読解用の抜粋:

━━━━━━

今回、舞台でご一緒させていただく方は全員「はじめまして」の方で、顔見知りの方は一人もいません。僕は人見知りな部分もあるので、そういう意味では「大丈夫かな」という部分もあるのですが、そういう方々と舞台を通じて一つのものを作るというのは醍醐味でもありますし、楽しみでもあります。それぞれの方が持っている強みというのがあると思うので、実際にどう表現するのかというのも楽しみです。僕は役者だけをやってきた人間なので、いろいろな場所から集まったメンバーでどんな化学反応が起きるのかなと。自分はまだまだなので、色々なものを見て勉強するいい機会かなと思うし、単純に楽しみでしかないです。他の作品でお笑い芸人の方とご一緒させていただいたこともありますが、その人にはその人の求められているもの、僕には僕の求められているものがあるし、求められているものは違うし、持っているプライドもそれぞれ違う。自分ができないことをやってもらえる、という心強さもあります。作品にたくさんの可能性が生まれるので、お互い支え合いながら、その可能性をどんどん広げていけたらいいなと思います。


――初めて脚本を読んだ時の第一印象をお聞かせいただけますか?


楽しくなりそうだな、という印象です。僕は演出をしたことがないですが、目で見ても楽しい要素が、いい感じに膨らんでいる。エンターテイメント性もあって、この物語を舞台でやる価値があると感じました。実際にどういう演出で、どういう形になっていくのかも楽しみですし、純粋に感動できる物語だと思います。あまりこちら側がそれを求めすぎないようにしたいなというか、物語自体がとても感動的なので、大げさにわざとらしくはしない方がいいなと思っています。


――元々はダンススクールに通い、芸能のきっかけを得たという事ですが、現在の仕事にハマったきっかけはありますか


一番初めが映像のお仕事だったのですが、右も左も分からなくて、自分ができていないことはわかっても、何をどうすればそれが改善できるのかということもわからなかった。すごく難しいなと思いました。だけど、人間は昨日より何か一つでも改善して……例えば少しでも体が柔らかくなったとか、自分でつかんだ時に楽しさが生まれると思うんです。それを得た瞬間が、楽しさが生まれた時でしたね。舞台は一ヶ月時間をかけて作り込んでいくので、その中で何回も言葉をもらって自分なりに考えてやっていく中で「こういうことなのかな」という、何か掴んだ瞬間がありました。その時にとても楽しく感じて、もっともっとやりたいなと思いました。色々な演出家さんとやらせていただく機会も増えてきて。人によって求めるものも違うし、プロセスも違う。終わりがないですね。


――最も影響を受けた作品はありますか?

━━━━━━

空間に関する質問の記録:
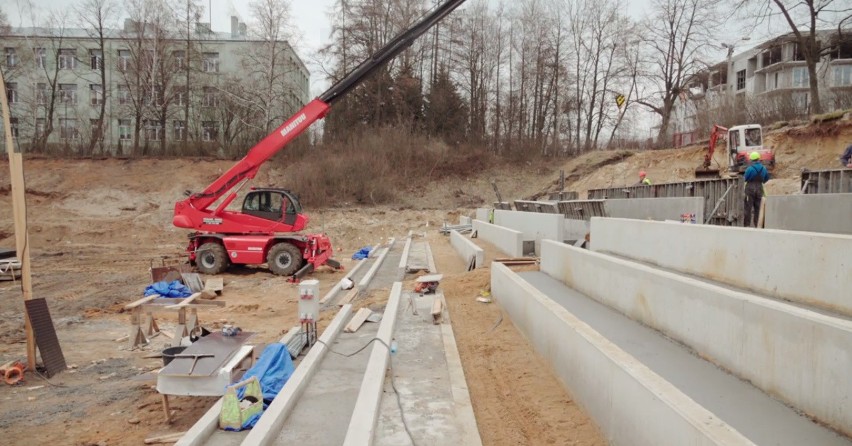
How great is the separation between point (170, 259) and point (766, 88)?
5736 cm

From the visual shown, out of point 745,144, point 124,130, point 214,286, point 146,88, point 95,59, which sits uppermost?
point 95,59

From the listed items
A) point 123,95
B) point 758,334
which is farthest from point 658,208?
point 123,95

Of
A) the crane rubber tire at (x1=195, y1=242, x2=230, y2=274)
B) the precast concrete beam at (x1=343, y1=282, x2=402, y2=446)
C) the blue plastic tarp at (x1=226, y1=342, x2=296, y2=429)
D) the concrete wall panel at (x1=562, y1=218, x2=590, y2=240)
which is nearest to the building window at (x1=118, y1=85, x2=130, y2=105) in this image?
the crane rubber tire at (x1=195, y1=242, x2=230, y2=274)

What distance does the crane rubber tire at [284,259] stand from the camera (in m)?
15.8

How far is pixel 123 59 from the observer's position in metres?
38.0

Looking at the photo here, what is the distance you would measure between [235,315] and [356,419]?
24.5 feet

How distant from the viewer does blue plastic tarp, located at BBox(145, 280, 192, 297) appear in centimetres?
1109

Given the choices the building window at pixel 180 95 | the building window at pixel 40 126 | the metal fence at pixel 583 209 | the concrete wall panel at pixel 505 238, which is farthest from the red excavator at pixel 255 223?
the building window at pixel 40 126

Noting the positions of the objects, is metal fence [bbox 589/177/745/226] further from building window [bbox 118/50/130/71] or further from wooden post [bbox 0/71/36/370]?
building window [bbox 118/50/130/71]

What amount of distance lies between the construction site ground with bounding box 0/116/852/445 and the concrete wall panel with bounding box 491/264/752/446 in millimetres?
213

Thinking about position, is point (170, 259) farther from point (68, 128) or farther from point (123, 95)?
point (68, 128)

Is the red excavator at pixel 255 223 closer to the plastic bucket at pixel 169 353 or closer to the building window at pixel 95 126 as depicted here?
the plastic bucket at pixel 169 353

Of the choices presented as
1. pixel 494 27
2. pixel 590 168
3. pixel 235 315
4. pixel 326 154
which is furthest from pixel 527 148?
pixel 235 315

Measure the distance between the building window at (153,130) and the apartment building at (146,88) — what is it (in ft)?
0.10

━━━━━━

課題の内容:
A. インタビューのうち、「一番初めが映像のお仕事だった」から始まって「も違う。終わりがないですね。」までの部分を、一字も変えずに書き写してください。
B. インタビューの内容をもとに、次の問いに答えよ。
(i) 今回の舞台の共演者のうち、顔見知りの人は何人いると話しているか。
(ii) 初めて脚本を読んだときの第一印象はどのようなものだったか。
(iii) 一番初めの仕事は何の仕事だったか。

課題別の解答:
A.
一番初めが映像のお仕事だったのですが、右も左も分からなくて、自分ができていないことはわかっても、何をどうすればそれが改善できるのかということもわからなかった。すごく難しいなと思いました。だけど、人間は昨日より何か一つでも改善して……例えば少しでも体が柔らかくなったとか、自分でつかんだ時に楽しさが生まれると思うんです。それを得た瞬間が、楽しさが生まれた時でしたね。舞台は一ヶ月時間をかけて作り込んでいくので、その中で何回も言葉をもらって自分なりに考えてやっていく中で「こういうことなのかな」という、何か掴んだ瞬間がありました。その時にとても楽しく感じて、もっともっとやりたいなと思いました。色々な演出家さんとやらせていただく機会も増えてきて。人によって求めるものも違うし、プロセスも違う。終わりがないですね。

B.
(i) 一人もいない。
(ii) 楽しくなりそうだという印象。
(iii) 映像の仕事。